あのころ
「コウ! 待ってよー!」
可愛らしい顔を悲しそうに歪めながら、不安そうに白い髪の少女が声を上げる。
「ハクちゃんも早く早く!」
前を走る紅い髪のコウと呼ばれた少女がくるりと振り返り、大きく手を振りながら大きな声で白い髪の少女を呼ぶ。
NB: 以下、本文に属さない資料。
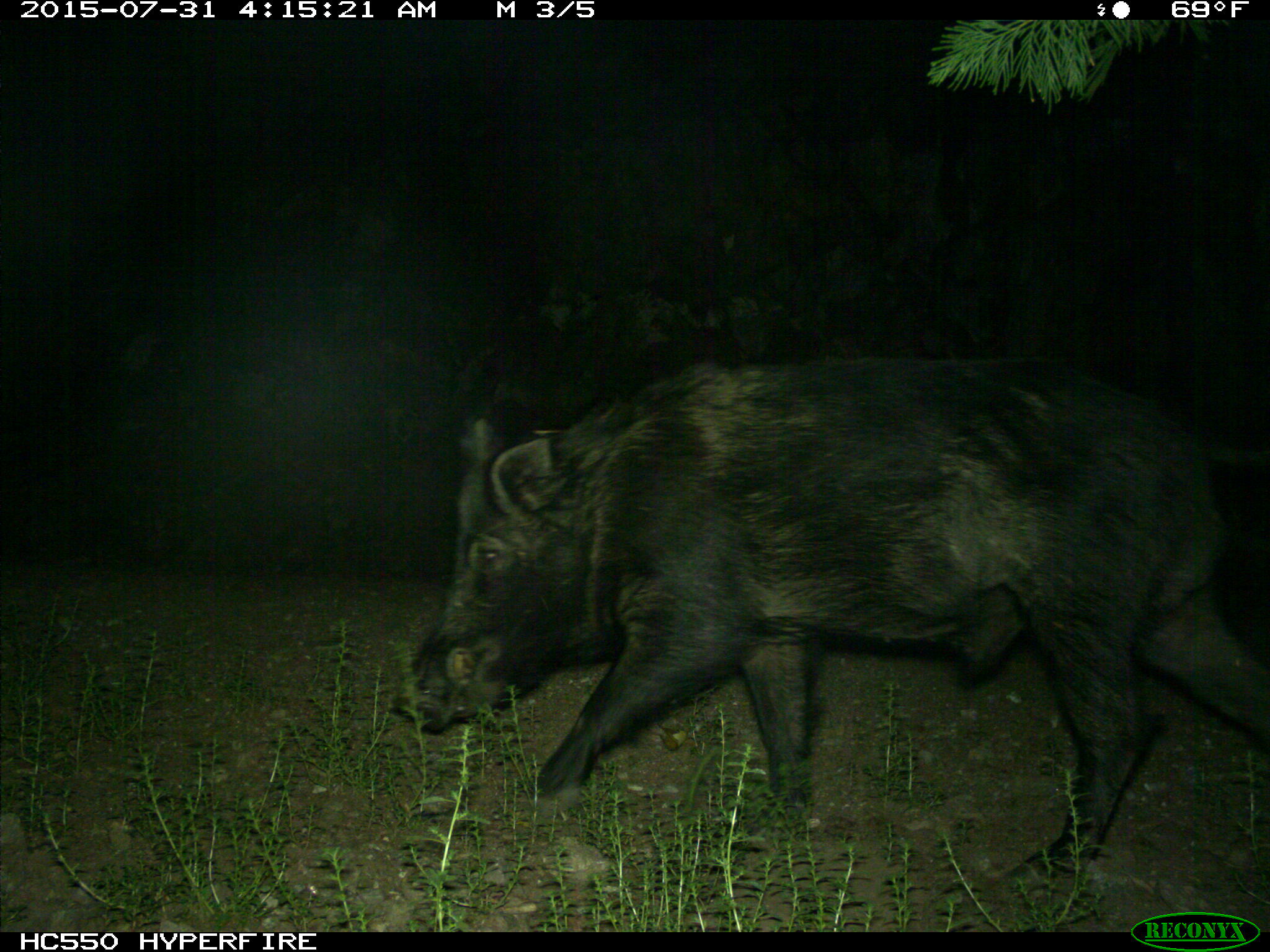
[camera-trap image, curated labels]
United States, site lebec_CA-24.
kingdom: Animalia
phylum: Chordata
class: Mammalia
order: Artiodactyla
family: Suidae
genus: Sus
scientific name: Sus scrofa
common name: wild boar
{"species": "Sus scrofa (wild boar)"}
必死に走り、何とか紅い髪の少女ーーコウに追いついた白い髪の少女ーーハクはその場に膝をついて方で息をする。
「もーハクちゃんは体力無いんだから。ほら、行こ?」
少し落ち着いたハクに対して手を伸ばすコウは息を切らすどころが汗水1つ流していない。
「うん。今日はイノシシに挑戦しよ」
手を握り返したハクはコウに向かって微笑みながら答える。
その後、2人で森の奥へと歩いて数時間。急に立ち止まったコウは、
「なーーにも見つからない! どうしよハクちゃん!」
と言って吊り気味の炎の様に紅い瞳を不安そうに揺らしながらコウが慌てる。
それに対して冷静にハクは
「ちょっと待って、今探すから」
と言い左右で違う瞳を閉じる。
「“どこ? 私に教えて?”」
仄かに光を放ちながら、ハクが独り言ちる。
それを見たコウは目を輝かせながら
「えっ!? ハクちゃん探索術使えるの!?」
探索術とは、読んで字のごとく探し物の術だ。
「この前……本に書いてあって……」
集中しているからか、上の空な返事をするハク。少しして目をゆっくり開けて、
「……居た。向こうも私達に気付いてるみたいだし、このまま歩いたら会えるよ」
と、微笑みながら答える。
「そっか! じゃあもう少しがんばろー!」
先程の不安はどこに行ったのか、元気になったコウはハクの手を引いて再度歩き始める。
「……いやまぁ……イノシシとは言ったけど……イノシシではあるけどさぁ……」
あれから数分後、2人は大人の2倍以上も体長があるイノシシと遭遇した。
「コウ……これって魔獣じゃない……?」
「魔獣ってアレだよね!? 普通より凄い大きくて強いやつ!!」
2人は繋いだ手をぎゅっと握り合い、冷静になろうとする。少しして手を離すと、
「コウ、倒そう。私達じゃ逃げる事も出来ない」
と言い、ハクは今にも突進して来そうなイノシシの魔獣に向かって手を伸ばす。
「わ……“我らを守れ、清浄なる水膜よ”」
言い終えると同時にハクの手の前から水が出現し、2人の前に透明な膜が完成する。
直後イノシシの魔獣が突進し、膜と衝突して膜が破れる。
「“いくよ! レーザービームゥ!”」
イノシシの魔獣の頭の中心に向かって伸ばしていたコウの指先から細いレーザーが発射される。
「えっ……待って待って待って!?」
「……っ」
ギリギリでイノシシの魔獣の頭を貫けたものの、既に目の前に迫っていた魔獣は止まらない。
「ハクちゃん!!」
コウがハクに足払いをし、その場に転倒させる。
「いっ……コウ!?」
仰向けに倒れ、後頭部の痛みに呻きつつ周りを確認する。
……少し離れた木の根元が赤く染まっている。
「コウ! “全てを癒す温かき光、穢れを洗い流す清浄なる聖水、彼の者を癒す奇跡を起こしたまえ”!」
コウの元へ駆けつつ折れた骨を、割れた肉を、潰れた内蔵を元の状態に戻す魔術を唱える。
唱え終えると同時に手をコウへと向け、コウを光と水で包む。
「……ぅ……」
意識の無かったコウが眉を顰め、薄く目を開く。
「……ハ……ク……」
「良かった……! 大丈夫? ごめんね、私じゃまだ完全には治せないの……」
意識がはっきりし始めたコウに、ハクは涙目になりながら申し訳なさそうに告げる。
「いてて……うん。大丈夫。ちゃんと動けるよ。ところでイノシシはどうなったの?」
ゆっくり体を起こしながらコウが話しかける。
「……ん。あっち」
今にも流れそうだった涙を拭いつつ、イノシシを指差す。頭を貫いたからか、あの後イノシシは勢いよく倒れて動かなくなっていた。
「これで今晩はご馳走だね!」
満面の笑みで話しかけるコウに対し、困り顔のハクは
「問題はどうやって持って帰るかだよね……」
と、現時点での最大の問題を口にした。